#### EXERCÍCIO PROPOSTO A:
De acordo com o trecho, qual festival do movimento gospel foi veiculado pela emissora de maior audiência do país?

Depois há o movimento “gospel”, que
recentemente mostrou sua popularidade ao ter o festival “Promessas”
veiculado pela emissora de maior audiência do país. Não me preocupa
tanto o fato de que a Rede Globo exibiu o show, mas a mensagem que foi
passada ali. A teologia gospel confunde “adoração” com pregação, exalta o
louvor como o principal elemento do culto público, anuncia um evangelho
que não chama pecadores e crentes ao arrependimento e mudança de vida,
que promete vitórias mediante o louvor e a declaração de frases de
efeito e que ignora boa parte do que a Bíblia ensina sobre humildade,
modéstia, sobriedade e separação do mundo. Para muitos jovens, os shows
gospel viraram a única forma de culto que conhecem, com pouca Bíblia e
quase nenhum discipulado. O impacto negativo da superficialidade deste
movimento se fará sentir nesta próxima geração, especialmente na
incapacidade de impedir a entrada de falsos ensinamentos e doutrinas
erradas.
Em Brasília, temos os deputados e senadores
evangélicos que, gostemos ou não, têm conseguido retardar e mesmo
impedir as tentativas de grupos ativistas LGTB de impor leis como o
famigerado PL 122. O lado preocupante é que eles “representam” os
evangélicos nestes assuntos e acabam, por associação, nos representando
de maneira generalizada diante do grande público e da grande mídia. Por
um lado, lamento que foram líderes de seitas neopentecostais e pastores
de teologia e práticas duvidosas, em sua maioria, que conseguiram
alcançar uma posição de destaque a ponto de serem ouvidos em Brasília.
Esta é uma posição que deveria ter sido ocupada pelos reformados, como
aconteceu em outros países. Mas, falhamos. E a bem da justiça, não posso
deixar de reconhecer que Deus usa quem Ele quer para refrear, ainda que
por algum tempo, a rápida deterioração da nossa sociedade. O que isto
representará no futuro, é incerto.
Notemos ainda o rápido crescimento do
calvinismo, não nas igrejas históricas, mas fora delas, no meio
pentecostal. Não são poucos os pentecostais que têm descoberto a
teologia reformada – particularmente as doutrinas da graça, os cinco
slogans (“solas”) e os chamados cinco pontos do calvinismo. Boa parte
destes tem tentado preservar algumas idéias e práticas características
do pentecostalismo, como a contemporaneidade dos dons de línguas,
profecia e milagres e um culto mais informal, além de uma escatologia
dispensacionalista. Outros têm entendido – corretamente – que a teologia
reformada inevitavelmente cobra pedágio também nestas áreas e já
passaram para a reforma completa. Mas o tipo de movimento, igrejas ou
denominações resultantes desta surpreendente integração ainda não é
previsível. O que existe de mais próximo é o movimento neocalvinista,
mas este é por demais vinculado à cultura americana para ser reproduzido
com sucesso aqui, sem adaptações. Estou curioso para ver o que vai dar
este cruzamento de soteriologia calvinista com pneumatologia
pentecostal.

#### LINHAS DE ENTRADA:
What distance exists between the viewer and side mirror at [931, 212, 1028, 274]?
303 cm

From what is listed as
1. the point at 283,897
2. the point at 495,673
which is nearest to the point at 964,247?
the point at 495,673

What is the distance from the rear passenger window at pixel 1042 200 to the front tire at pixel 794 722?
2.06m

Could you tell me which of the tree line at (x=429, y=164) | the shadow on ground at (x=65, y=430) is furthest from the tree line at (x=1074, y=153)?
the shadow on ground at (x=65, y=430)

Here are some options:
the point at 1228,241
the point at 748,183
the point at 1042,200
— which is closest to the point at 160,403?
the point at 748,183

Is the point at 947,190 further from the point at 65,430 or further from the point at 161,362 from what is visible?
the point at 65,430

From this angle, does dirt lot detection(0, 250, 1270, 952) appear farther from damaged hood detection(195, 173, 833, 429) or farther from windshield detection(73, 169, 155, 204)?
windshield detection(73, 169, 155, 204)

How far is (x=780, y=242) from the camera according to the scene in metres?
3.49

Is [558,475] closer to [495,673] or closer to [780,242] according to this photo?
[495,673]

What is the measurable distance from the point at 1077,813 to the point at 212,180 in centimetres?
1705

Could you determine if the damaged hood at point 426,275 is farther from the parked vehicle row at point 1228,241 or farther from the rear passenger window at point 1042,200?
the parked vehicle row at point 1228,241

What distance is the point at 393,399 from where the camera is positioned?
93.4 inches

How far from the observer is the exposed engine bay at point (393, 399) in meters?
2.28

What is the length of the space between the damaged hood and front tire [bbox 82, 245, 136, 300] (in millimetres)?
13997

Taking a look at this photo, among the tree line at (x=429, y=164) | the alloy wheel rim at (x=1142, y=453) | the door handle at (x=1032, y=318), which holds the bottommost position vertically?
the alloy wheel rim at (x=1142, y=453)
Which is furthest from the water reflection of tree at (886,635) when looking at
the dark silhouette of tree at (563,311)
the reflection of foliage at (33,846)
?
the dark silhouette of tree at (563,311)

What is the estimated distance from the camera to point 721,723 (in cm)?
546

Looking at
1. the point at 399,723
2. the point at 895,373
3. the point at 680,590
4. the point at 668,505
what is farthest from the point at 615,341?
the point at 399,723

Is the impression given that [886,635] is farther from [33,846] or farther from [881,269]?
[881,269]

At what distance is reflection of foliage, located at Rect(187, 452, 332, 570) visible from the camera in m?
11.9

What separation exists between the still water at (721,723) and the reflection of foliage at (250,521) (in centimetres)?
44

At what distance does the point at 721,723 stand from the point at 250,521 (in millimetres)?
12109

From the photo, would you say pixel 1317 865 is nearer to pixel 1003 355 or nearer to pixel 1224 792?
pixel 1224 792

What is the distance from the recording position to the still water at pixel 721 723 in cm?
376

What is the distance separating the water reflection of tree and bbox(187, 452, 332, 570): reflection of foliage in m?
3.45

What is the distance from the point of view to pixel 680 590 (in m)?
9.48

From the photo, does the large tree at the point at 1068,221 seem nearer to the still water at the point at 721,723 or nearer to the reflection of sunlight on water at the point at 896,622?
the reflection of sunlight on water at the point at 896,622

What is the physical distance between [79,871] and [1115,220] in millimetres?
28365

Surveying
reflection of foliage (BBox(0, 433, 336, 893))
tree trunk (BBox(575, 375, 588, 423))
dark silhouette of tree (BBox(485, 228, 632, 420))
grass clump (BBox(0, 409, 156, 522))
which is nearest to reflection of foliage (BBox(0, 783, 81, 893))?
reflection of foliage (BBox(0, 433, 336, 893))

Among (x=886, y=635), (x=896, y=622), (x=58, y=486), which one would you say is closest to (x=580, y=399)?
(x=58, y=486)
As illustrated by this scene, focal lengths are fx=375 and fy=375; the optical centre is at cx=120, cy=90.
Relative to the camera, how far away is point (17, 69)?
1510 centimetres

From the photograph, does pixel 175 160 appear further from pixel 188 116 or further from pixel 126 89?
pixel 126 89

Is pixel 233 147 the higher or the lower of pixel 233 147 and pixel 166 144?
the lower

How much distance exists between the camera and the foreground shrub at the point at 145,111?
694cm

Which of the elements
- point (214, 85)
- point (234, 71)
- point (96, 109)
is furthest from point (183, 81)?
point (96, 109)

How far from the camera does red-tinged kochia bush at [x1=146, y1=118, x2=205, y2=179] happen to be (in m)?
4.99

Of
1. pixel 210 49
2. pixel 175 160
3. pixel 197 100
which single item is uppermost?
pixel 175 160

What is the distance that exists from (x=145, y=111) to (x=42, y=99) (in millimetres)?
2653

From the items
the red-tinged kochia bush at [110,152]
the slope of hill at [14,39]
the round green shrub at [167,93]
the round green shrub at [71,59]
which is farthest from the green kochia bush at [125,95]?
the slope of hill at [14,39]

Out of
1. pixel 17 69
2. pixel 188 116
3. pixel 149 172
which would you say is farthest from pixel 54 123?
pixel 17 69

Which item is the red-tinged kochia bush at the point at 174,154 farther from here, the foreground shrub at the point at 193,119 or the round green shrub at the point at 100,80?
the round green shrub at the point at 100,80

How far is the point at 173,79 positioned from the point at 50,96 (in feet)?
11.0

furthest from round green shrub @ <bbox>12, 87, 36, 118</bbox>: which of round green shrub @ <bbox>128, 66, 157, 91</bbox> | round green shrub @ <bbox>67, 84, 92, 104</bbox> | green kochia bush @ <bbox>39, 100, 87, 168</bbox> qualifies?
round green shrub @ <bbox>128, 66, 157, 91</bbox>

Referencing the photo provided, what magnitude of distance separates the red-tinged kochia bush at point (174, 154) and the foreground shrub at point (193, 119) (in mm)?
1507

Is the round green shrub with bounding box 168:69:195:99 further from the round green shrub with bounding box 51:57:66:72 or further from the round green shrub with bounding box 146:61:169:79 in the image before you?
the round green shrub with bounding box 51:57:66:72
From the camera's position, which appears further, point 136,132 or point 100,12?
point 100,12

#### EXERCÍCIO PROPOSTO B:
Localize e copie todas as linhas acima que contêm a palavra "this".

#### RESOLUÇÃO ESCRITA A:
O festival “Promessas”.

#### RESOLUÇÃO ESCRITA B:
From this angle, does dirt lot detection(0, 250, 1270, 952) appear farther from damaged hood detection(195, 173, 833, 429) or farther from windshield detection(73, 169, 155, 204)?
Is [558,475] closer to [495,673] or closer to [780,242] according to this photo?
Taking a look at this photo, among the tree line at (x=429, y=164) | the alloy wheel rim at (x=1142, y=453) | the door handle at (x=1032, y=318), which holds the bottommost position vertically?
As illustrated by this scene, focal lengths are fx=375 and fy=375; the optical centre is at cx=120, cy=90.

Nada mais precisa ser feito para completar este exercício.